## Input data:
■ ■ ■ ■

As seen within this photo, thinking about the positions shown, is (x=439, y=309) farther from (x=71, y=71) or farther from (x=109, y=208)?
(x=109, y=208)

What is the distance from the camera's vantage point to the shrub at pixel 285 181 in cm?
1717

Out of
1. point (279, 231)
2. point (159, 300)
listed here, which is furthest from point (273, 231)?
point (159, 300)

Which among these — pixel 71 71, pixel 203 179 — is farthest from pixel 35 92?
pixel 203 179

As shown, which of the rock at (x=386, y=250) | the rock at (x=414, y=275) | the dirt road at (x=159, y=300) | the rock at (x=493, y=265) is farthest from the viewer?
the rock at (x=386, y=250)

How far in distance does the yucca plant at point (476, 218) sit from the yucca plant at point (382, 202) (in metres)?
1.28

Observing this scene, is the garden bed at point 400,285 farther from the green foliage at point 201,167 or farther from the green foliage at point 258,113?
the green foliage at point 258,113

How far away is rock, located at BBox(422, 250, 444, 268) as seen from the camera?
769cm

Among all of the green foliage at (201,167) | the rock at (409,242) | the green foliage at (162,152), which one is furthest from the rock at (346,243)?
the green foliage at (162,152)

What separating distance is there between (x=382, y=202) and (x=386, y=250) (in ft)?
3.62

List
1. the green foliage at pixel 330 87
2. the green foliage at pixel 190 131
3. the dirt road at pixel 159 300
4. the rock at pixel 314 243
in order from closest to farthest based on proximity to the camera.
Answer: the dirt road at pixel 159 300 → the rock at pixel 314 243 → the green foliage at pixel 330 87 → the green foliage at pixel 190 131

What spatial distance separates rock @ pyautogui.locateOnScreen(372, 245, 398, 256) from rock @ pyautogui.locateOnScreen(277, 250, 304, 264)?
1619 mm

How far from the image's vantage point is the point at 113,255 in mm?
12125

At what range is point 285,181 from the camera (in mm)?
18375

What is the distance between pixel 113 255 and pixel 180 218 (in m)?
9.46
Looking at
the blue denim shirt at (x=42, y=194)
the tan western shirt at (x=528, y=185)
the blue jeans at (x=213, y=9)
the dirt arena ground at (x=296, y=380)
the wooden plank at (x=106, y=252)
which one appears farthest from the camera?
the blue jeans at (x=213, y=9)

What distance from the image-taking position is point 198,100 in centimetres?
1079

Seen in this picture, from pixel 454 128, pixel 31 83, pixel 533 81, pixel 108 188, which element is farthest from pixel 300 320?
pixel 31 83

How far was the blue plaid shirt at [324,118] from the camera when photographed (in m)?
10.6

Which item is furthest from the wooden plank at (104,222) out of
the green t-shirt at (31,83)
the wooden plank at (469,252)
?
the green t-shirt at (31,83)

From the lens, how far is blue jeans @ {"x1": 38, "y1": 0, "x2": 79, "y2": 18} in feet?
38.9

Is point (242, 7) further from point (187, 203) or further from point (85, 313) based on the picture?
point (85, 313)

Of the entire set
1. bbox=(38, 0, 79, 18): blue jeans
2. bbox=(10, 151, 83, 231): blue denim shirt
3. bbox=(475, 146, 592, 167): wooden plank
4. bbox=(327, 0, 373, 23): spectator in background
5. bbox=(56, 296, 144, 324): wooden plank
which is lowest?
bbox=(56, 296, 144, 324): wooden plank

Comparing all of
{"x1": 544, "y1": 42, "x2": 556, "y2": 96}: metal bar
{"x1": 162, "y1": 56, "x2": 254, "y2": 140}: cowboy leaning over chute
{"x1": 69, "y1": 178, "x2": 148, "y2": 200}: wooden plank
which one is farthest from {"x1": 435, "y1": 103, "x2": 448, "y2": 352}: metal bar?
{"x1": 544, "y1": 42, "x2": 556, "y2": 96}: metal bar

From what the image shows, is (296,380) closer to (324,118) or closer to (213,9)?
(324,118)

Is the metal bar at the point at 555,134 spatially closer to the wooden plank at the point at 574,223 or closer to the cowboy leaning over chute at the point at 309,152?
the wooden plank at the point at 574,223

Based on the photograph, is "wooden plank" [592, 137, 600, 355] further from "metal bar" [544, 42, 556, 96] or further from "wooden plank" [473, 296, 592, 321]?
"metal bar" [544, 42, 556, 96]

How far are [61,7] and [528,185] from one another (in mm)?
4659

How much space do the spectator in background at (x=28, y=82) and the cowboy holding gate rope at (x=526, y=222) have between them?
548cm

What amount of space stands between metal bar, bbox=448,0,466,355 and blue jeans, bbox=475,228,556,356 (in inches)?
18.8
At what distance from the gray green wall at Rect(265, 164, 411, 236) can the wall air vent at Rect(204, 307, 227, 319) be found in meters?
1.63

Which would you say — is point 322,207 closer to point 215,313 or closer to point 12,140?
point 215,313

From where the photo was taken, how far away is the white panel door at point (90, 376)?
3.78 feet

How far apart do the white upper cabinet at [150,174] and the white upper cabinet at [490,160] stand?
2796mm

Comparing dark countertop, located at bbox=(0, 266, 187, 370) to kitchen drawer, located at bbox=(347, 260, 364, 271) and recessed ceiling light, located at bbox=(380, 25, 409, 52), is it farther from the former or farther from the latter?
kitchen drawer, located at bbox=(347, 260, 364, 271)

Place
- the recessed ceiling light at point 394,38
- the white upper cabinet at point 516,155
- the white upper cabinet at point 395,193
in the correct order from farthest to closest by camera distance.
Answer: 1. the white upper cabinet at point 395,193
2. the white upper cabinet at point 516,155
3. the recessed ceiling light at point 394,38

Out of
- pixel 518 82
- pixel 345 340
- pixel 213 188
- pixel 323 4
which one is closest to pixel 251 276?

■ ■ ■ ■

## Exercise goal:
Copy out all the items above, substituting "observer" for "camera" wherever it occurs and keeping everything else the same.

## Written solution:
As seen within this photo, thinking about the positions shown, is (x=439, y=309) farther from (x=71, y=71) or farther from (x=109, y=208)?
(x=109, y=208)

What is the distance from the observer's vantage point to the shrub at pixel 285 181 in cm?
1717

Out of
1. point (279, 231)
2. point (159, 300)
listed here, which is furthest from point (273, 231)?
point (159, 300)

Which among these — pixel 71 71, pixel 203 179 — is farthest from pixel 35 92?
pixel 203 179

As shown, which of the rock at (x=386, y=250) | the rock at (x=414, y=275) | the dirt road at (x=159, y=300) | the rock at (x=493, y=265) is farthest from the viewer?
the rock at (x=386, y=250)

How far in distance does the yucca plant at point (476, 218) sit from the yucca plant at point (382, 202) (in metres)?
1.28

Observing this scene, is the garden bed at point 400,285 farther from the green foliage at point 201,167 or farther from the green foliage at point 258,113?
the green foliage at point 258,113

How far away is rock, located at BBox(422, 250, 444, 268) as seen from the observer?
769cm

Among all of the green foliage at (201,167) | the rock at (409,242) | the green foliage at (162,152), which one is furthest from the rock at (346,243)?
the green foliage at (162,152)

What separating distance is there between (x=382, y=202) and (x=386, y=250) (in ft)?
3.62

List
1. the green foliage at pixel 330 87
2. the green foliage at pixel 190 131
3. the dirt road at pixel 159 300
4. the rock at pixel 314 243
in order from closest to farthest based on proximity to the observer.
Answer: the dirt road at pixel 159 300 → the rock at pixel 314 243 → the green foliage at pixel 330 87 → the green foliage at pixel 190 131

What spatial distance separates rock @ pyautogui.locateOnScreen(372, 245, 398, 256) from rock @ pyautogui.locateOnScreen(277, 250, 304, 264)?
1619 mm

How far from the image's vantage point is the point at 113,255 in mm?
12125

At what range is point 285,181 from the observer (in mm)?
18375

What is the distance between pixel 113 255 and pixel 180 218 (in m)?
9.46
Looking at
the blue denim shirt at (x=42, y=194)
the tan western shirt at (x=528, y=185)
the blue jeans at (x=213, y=9)
the dirt arena ground at (x=296, y=380)
the wooden plank at (x=106, y=252)
which one appears farthest from the observer?
the blue jeans at (x=213, y=9)

What distance from the image-taking position is point 198,100 in centimetres?
1079

Seen in this picture, from pixel 454 128, pixel 31 83, pixel 533 81, pixel 108 188, which element is farthest from pixel 300 320?
pixel 31 83

How far was the blue plaid shirt at [324,118] from the observer when photographed (in m)?
10.6

Which item is furthest from the wooden plank at (104,222) out of
the green t-shirt at (31,83)
the wooden plank at (469,252)
?
the green t-shirt at (31,83)

From the lens, how far is blue jeans @ {"x1": 38, "y1": 0, "x2": 79, "y2": 18} in feet?
38.9

Is point (242, 7) further from point (187, 203) or further from point (85, 313) based on the picture?
point (85, 313)

Of the entire set
1. bbox=(38, 0, 79, 18): blue jeans
2. bbox=(10, 151, 83, 231): blue denim shirt
3. bbox=(475, 146, 592, 167): wooden plank
4. bbox=(327, 0, 373, 23): spectator in background
5. bbox=(56, 296, 144, 324): wooden plank
which is lowest?
bbox=(56, 296, 144, 324): wooden plank

Comparing all of
{"x1": 544, "y1": 42, "x2": 556, "y2": 96}: metal bar
{"x1": 162, "y1": 56, "x2": 254, "y2": 140}: cowboy leaning over chute
{"x1": 69, "y1": 178, "x2": 148, "y2": 200}: wooden plank
which one is farthest from {"x1": 435, "y1": 103, "x2": 448, "y2": 352}: metal bar?
{"x1": 544, "y1": 42, "x2": 556, "y2": 96}: metal bar

From what the image shows, is (296,380) closer to (324,118) or closer to (213,9)?
(324,118)

Is the metal bar at the point at 555,134 spatially closer to the wooden plank at the point at 574,223 or closer to the cowboy leaning over chute at the point at 309,152?
the wooden plank at the point at 574,223

Based on the photograph, is "wooden plank" [592, 137, 600, 355] further from "metal bar" [544, 42, 556, 96] or further from "wooden plank" [473, 296, 592, 321]?
"metal bar" [544, 42, 556, 96]

How far are [61,7] and [528,185] from one another (in mm)?
4659

How much space do the spectator in background at (x=28, y=82) and the cowboy holding gate rope at (x=526, y=222) have between them?
548cm

What amount of space stands between metal bar, bbox=448,0,466,355 and blue jeans, bbox=475,228,556,356 (in inches)?
18.8
At what distance from the gray green wall at Rect(265, 164, 411, 236) can the wall air vent at Rect(204, 307, 227, 319) be found in meters?
1.63

Which would you say — is point 322,207 closer to point 215,313 or closer to point 12,140?
point 215,313

From where the photo was taken, how far away is the white panel door at point (90, 376)?
3.78 feet

How far apart do the white upper cabinet at [150,174] and the white upper cabinet at [490,160] stand?
2796mm

Comparing dark countertop, located at bbox=(0, 266, 187, 370) to kitchen drawer, located at bbox=(347, 260, 364, 271) and recessed ceiling light, located at bbox=(380, 25, 409, 52), is it farther from the former or farther from the latter?
kitchen drawer, located at bbox=(347, 260, 364, 271)

Place
- the recessed ceiling light at point 394,38
- the white upper cabinet at point 516,155
- the white upper cabinet at point 395,193
in the correct order from farthest to closest by observer distance.
Answer: 1. the white upper cabinet at point 395,193
2. the white upper cabinet at point 516,155
3. the recessed ceiling light at point 394,38

Out of
- pixel 518 82
- pixel 345 340
- pixel 213 188
- pixel 323 4
which one is closest to pixel 251 276?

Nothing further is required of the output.